## Requirements
Starting at the line that holds "How widely are", copy every line exactly through the end of the data, and no others.

Data extracted from a collection
======
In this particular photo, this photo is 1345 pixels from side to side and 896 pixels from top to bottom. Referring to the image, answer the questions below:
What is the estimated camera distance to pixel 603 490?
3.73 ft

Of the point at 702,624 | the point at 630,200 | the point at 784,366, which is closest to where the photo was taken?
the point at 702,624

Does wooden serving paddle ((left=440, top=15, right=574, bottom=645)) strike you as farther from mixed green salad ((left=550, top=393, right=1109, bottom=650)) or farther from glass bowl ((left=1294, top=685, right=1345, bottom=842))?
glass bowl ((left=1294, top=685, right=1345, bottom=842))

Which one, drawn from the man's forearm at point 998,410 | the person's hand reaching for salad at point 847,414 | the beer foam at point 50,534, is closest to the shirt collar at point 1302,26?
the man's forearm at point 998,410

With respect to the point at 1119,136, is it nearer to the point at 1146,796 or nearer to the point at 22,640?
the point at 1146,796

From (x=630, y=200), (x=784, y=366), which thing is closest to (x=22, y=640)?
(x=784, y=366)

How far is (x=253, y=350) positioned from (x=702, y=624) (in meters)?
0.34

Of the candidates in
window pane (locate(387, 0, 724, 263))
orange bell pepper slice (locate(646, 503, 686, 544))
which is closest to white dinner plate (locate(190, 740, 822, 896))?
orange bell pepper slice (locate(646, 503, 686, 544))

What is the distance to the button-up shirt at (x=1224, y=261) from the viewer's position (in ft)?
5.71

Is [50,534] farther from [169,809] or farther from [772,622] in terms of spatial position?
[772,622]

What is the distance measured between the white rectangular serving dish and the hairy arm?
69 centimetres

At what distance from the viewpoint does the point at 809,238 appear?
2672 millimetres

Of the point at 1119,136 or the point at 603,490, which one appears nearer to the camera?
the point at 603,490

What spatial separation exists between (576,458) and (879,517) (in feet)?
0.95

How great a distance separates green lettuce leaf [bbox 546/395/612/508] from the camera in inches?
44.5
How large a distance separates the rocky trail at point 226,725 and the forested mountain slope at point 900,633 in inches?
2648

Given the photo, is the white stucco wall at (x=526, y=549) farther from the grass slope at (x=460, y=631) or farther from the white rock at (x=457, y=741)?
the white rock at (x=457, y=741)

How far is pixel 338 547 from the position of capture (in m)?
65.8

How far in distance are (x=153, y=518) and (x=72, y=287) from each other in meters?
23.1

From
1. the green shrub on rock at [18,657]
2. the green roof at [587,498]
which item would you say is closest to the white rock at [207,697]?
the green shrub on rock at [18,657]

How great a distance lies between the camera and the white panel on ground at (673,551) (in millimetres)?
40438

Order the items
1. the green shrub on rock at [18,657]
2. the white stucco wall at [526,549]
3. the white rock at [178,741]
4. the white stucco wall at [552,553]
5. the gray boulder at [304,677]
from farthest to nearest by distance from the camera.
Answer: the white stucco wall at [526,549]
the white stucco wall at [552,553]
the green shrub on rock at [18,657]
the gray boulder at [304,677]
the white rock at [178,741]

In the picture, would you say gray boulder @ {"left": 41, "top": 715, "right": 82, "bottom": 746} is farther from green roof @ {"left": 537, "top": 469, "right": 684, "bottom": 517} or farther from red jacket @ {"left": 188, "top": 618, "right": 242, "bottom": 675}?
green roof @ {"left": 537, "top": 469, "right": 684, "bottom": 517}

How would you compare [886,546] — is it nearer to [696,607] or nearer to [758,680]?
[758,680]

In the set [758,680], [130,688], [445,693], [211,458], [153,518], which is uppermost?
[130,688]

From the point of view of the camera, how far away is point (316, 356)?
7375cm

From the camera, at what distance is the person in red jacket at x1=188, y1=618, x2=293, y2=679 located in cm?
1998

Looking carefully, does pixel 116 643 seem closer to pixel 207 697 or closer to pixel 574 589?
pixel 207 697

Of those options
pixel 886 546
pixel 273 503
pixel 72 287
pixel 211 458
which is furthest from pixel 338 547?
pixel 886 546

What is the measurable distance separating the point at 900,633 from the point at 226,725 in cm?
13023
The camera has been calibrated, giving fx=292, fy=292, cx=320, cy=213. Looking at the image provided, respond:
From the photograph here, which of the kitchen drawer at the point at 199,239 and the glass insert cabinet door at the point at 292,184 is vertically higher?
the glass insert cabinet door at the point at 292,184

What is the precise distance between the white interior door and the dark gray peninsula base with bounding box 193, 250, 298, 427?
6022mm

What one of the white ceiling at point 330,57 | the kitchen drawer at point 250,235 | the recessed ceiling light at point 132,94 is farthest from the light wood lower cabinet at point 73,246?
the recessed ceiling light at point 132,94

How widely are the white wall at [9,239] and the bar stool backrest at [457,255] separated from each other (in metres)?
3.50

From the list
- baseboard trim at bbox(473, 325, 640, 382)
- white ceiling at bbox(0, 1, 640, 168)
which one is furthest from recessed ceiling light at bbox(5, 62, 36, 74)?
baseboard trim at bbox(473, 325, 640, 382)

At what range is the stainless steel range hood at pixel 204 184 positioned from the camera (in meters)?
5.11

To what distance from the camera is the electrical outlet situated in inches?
======
## Solved exercise
How widely are the white wall at [9,239] and the bar stool backrest at [457,255] separated from each other (in metres)?
3.50

From the list
- baseboard trim at bbox(473, 325, 640, 382)
- white ceiling at bbox(0, 1, 640, 168)
which one is furthest from recessed ceiling light at bbox(5, 62, 36, 74)?
baseboard trim at bbox(473, 325, 640, 382)

At what range is the stainless steel range hood at pixel 204 184 positioned from the camera (in meters)?
5.11

To what distance from the camera is the electrical outlet situated in inches?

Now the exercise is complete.